# Image-based spatial reasoning data
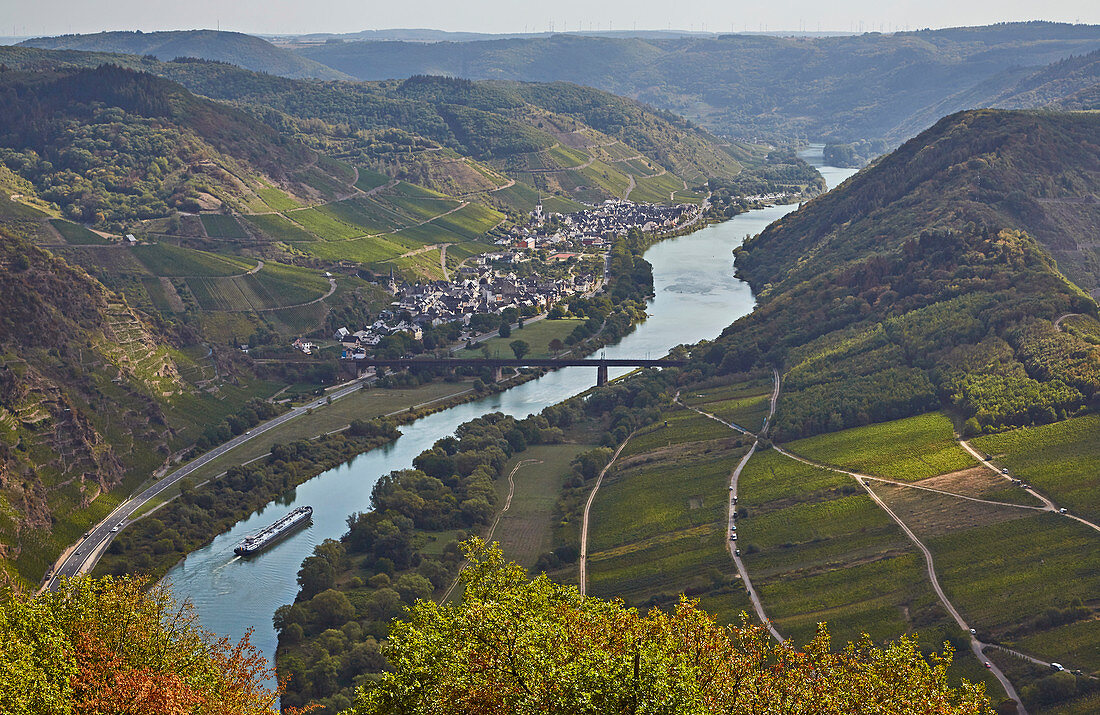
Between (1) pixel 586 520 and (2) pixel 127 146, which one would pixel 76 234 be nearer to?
(2) pixel 127 146

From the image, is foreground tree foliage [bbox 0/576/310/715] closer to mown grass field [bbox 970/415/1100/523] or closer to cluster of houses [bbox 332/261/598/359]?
mown grass field [bbox 970/415/1100/523]

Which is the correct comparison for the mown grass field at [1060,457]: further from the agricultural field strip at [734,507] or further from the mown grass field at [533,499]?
the mown grass field at [533,499]

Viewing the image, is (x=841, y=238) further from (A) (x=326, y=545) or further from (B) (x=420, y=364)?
(A) (x=326, y=545)

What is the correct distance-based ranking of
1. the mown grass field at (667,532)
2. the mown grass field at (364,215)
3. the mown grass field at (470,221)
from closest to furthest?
the mown grass field at (667,532)
the mown grass field at (364,215)
the mown grass field at (470,221)

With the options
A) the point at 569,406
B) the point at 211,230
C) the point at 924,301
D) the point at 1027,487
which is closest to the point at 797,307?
the point at 924,301

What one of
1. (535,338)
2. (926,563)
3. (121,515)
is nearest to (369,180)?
(535,338)

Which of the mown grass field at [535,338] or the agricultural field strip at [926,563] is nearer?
the agricultural field strip at [926,563]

# Problem
Reproduce every entry above word for word, leaving out the pictures.

# Answer to this problem
Between (1) pixel 586 520 and (2) pixel 127 146, which one would pixel 76 234 be nearer to?
(2) pixel 127 146

From the image, is foreground tree foliage [bbox 0/576/310/715] closer to mown grass field [bbox 970/415/1100/523] or closer to cluster of houses [bbox 332/261/598/359]?
mown grass field [bbox 970/415/1100/523]

Which is the correct comparison for the mown grass field at [1060,457]: further from the agricultural field strip at [734,507] or further from the mown grass field at [533,499]?
the mown grass field at [533,499]

Viewing the image, is (x=841, y=238) further from (A) (x=326, y=545) or further from (B) (x=420, y=364)?
(A) (x=326, y=545)

What is the correct distance-based ranking of
1. the mown grass field at (667,532)
2. the mown grass field at (364,215)
3. the mown grass field at (470,221)
from closest to furthest?
the mown grass field at (667,532)
the mown grass field at (364,215)
the mown grass field at (470,221)

With the options
A) the point at 569,406
B) the point at 211,230
C) the point at 924,301
D) the point at 1027,487
which is closest to the point at 797,307?
the point at 924,301

What one of
1. (535,338)
2. (926,563)
3. (121,515)
is nearest to (369,180)?
(535,338)

Which of the mown grass field at [535,338] or the agricultural field strip at [926,563] is nearer?
the agricultural field strip at [926,563]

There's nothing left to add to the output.